A sale of Kantar’s PR unit would shake up the competitive PR-tech landscape
Kantar exiting the public relations field would mark a major shift in the competitive $4.8 billion PR tech space.
Chris Porter, a consultant to Burton-Taylor International Consulting, a research and advisory firm that covers the industry, said Kantar is by far the largest provider of media monitoring services in the Europe, Middle East, and Africa region and that whoever buys its PR division would become the largest media monitoring player in EMEA.
Media monitoring is a competitive segment of PR tech, as the UK arm of Kantar’s PR division acknowledged in a public filing disclosed in February 2021. A report by Burton-Taylor said the largest players — Cision, Meltwater, and Kantar — are struggling to grow in media monitoring in the face of stiff competition from small players like Signal AI and Vuelio, which are offering new tech services.
Since acquiring Kantar, Bain has divested its print ad sales and healthcare divisions, making $375 million from the healthcare sale.
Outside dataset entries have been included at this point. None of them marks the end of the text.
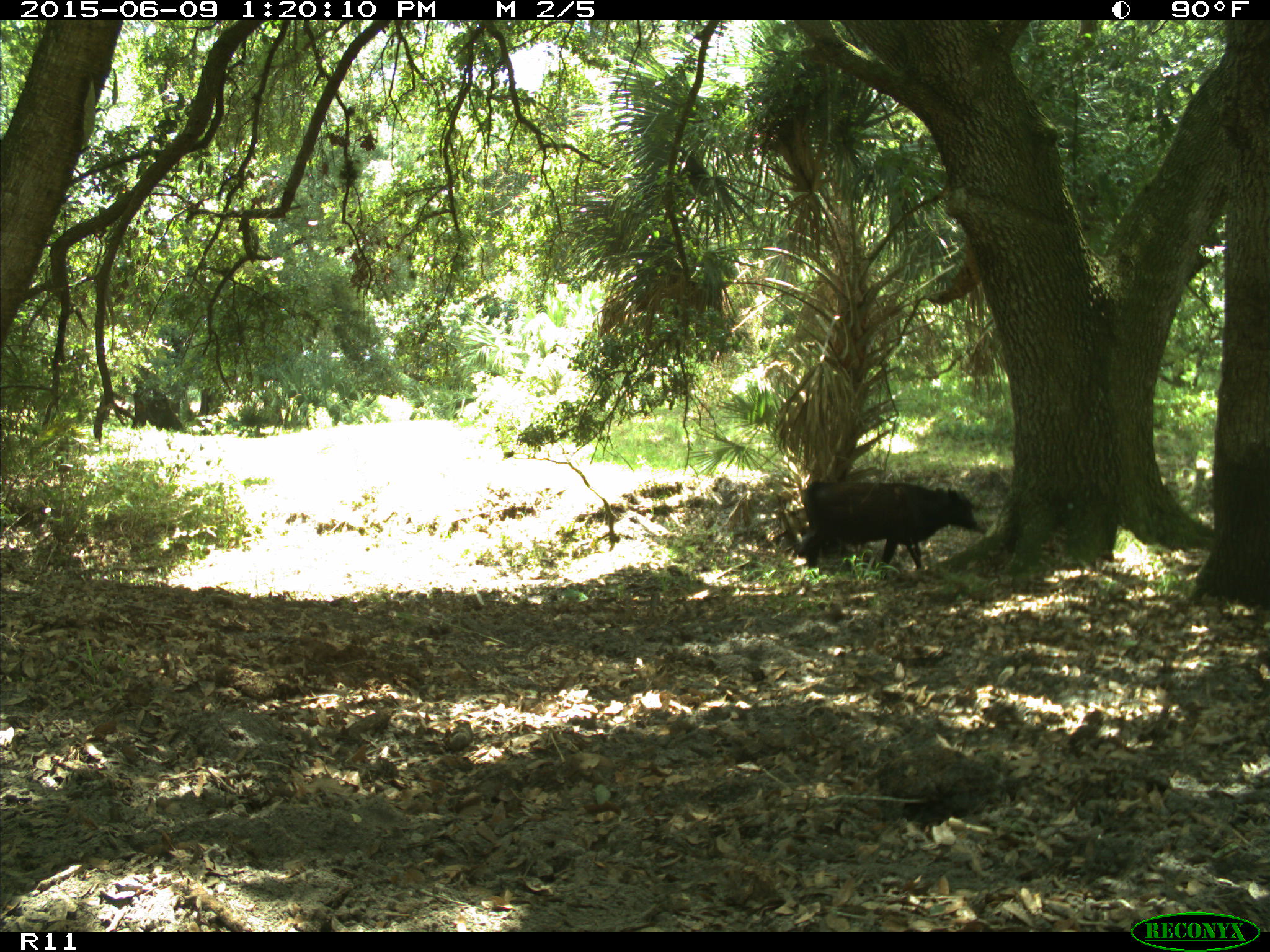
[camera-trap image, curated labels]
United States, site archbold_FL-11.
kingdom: Animalia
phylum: Chordata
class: Mammalia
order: Artiodactyla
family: Bovidae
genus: Bos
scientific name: Bos taurus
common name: domestic cow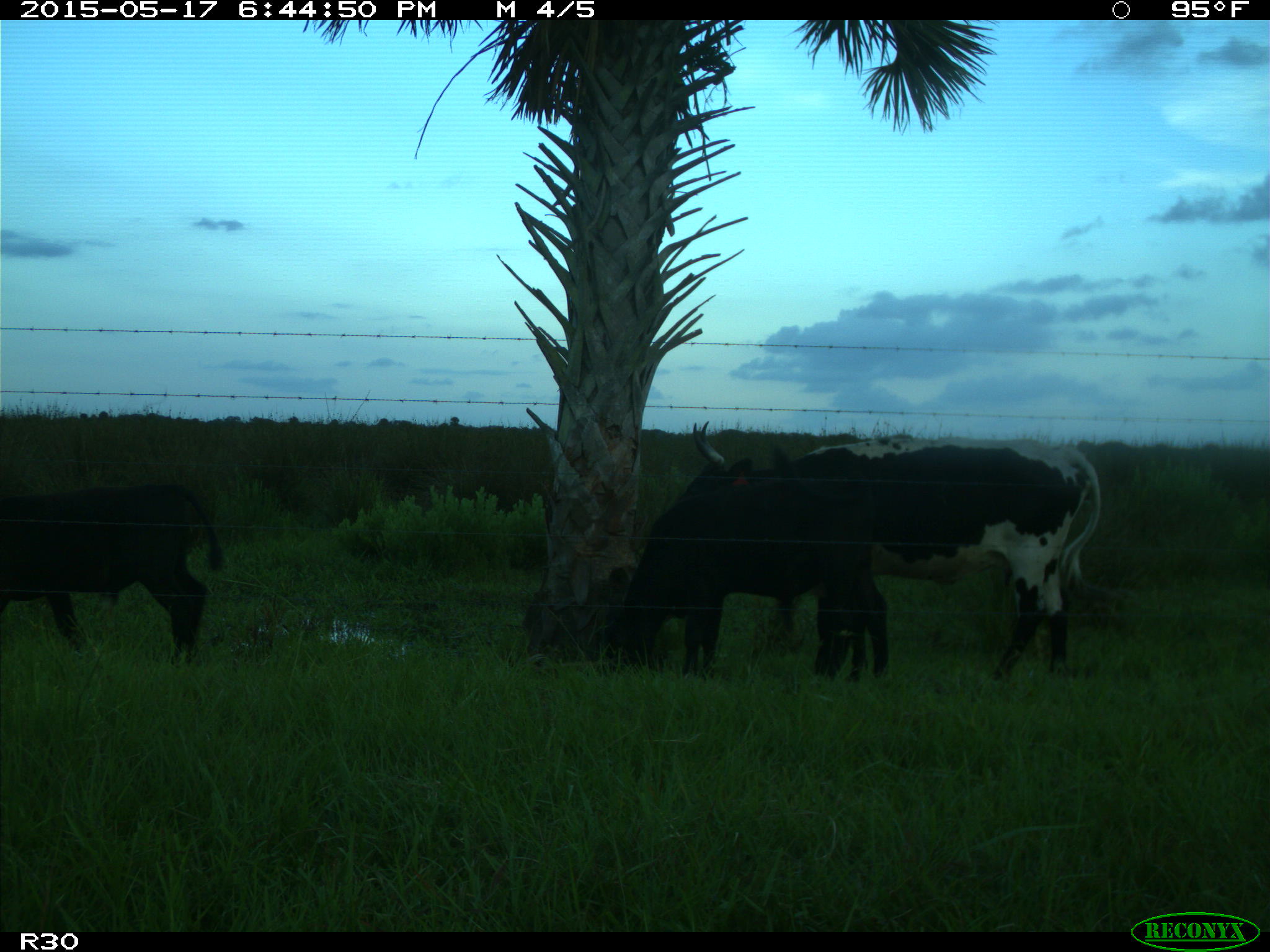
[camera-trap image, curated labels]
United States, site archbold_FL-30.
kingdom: Animalia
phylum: Chordata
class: Mammalia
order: Artiodactyla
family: Bovidae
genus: Bos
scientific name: Bos taurus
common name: domestic cow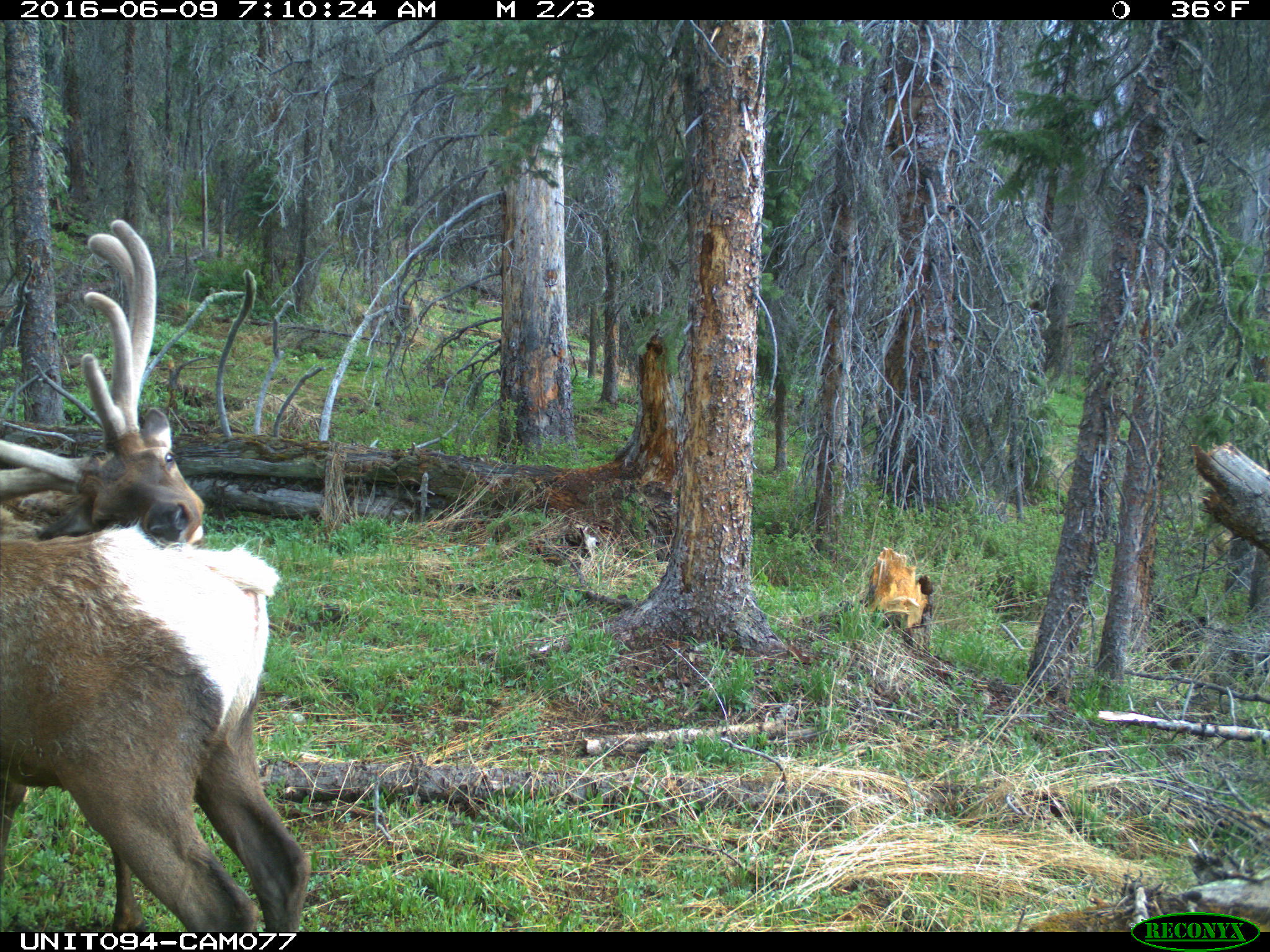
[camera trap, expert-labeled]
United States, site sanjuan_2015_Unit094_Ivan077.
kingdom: Animalia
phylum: Chordata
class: Mammalia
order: Artiodactyla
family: Cervidae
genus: Cervus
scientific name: Cervus elaphus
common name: red deer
WPP maintains a minority stake in Kantar, which employs around 30,000 people globally.
Bain Managing Director Matt Freeman recently said the firm wants to expand Kantar’s data and analytics services. To that end, Kantar acquired digital consultancy Mavens of London in March 2020 and paid about $1.5 billion for rival intelligence firm Numerator last month. It’s also brought in Ted Prince of Neustar and Alex Cesar of the London Stock Exchange as its first chief product and technology officers, respectively.
Kantar first formed its PR business after acquiring Precise Media in 2014 for about $100 million and rebranded it as Kantar Reputation last October. One of the sources said Bain kicked off the Kantar PR sales process the following month.
Precise, the UK arm of Kantar’s media monitoring division, said that operating profit shrank from $10 million, or 16.5%, in 2016 to $5.9 million, or a 12.1% margin, as of 2019, according to February 2021 public company filings.
In December, MergerMarket reported that Bain was considering selling its PR division, speculating that Cision or rival Meltwater could be potential buyers.
A merger between the largest PR tech players could also raise anti-competition concerns.
When Cision and Meltwater considered merging, the Department of Justice’s antitrust division investigated. If either of these two companies were to acquire Kantar, that could again attract scrutiny from regulators, particularly in the EMEA region, where Kantar is the largest while Cision and Meltwater come in at second and third, respectively, according to Burton-Taylor International Consulting.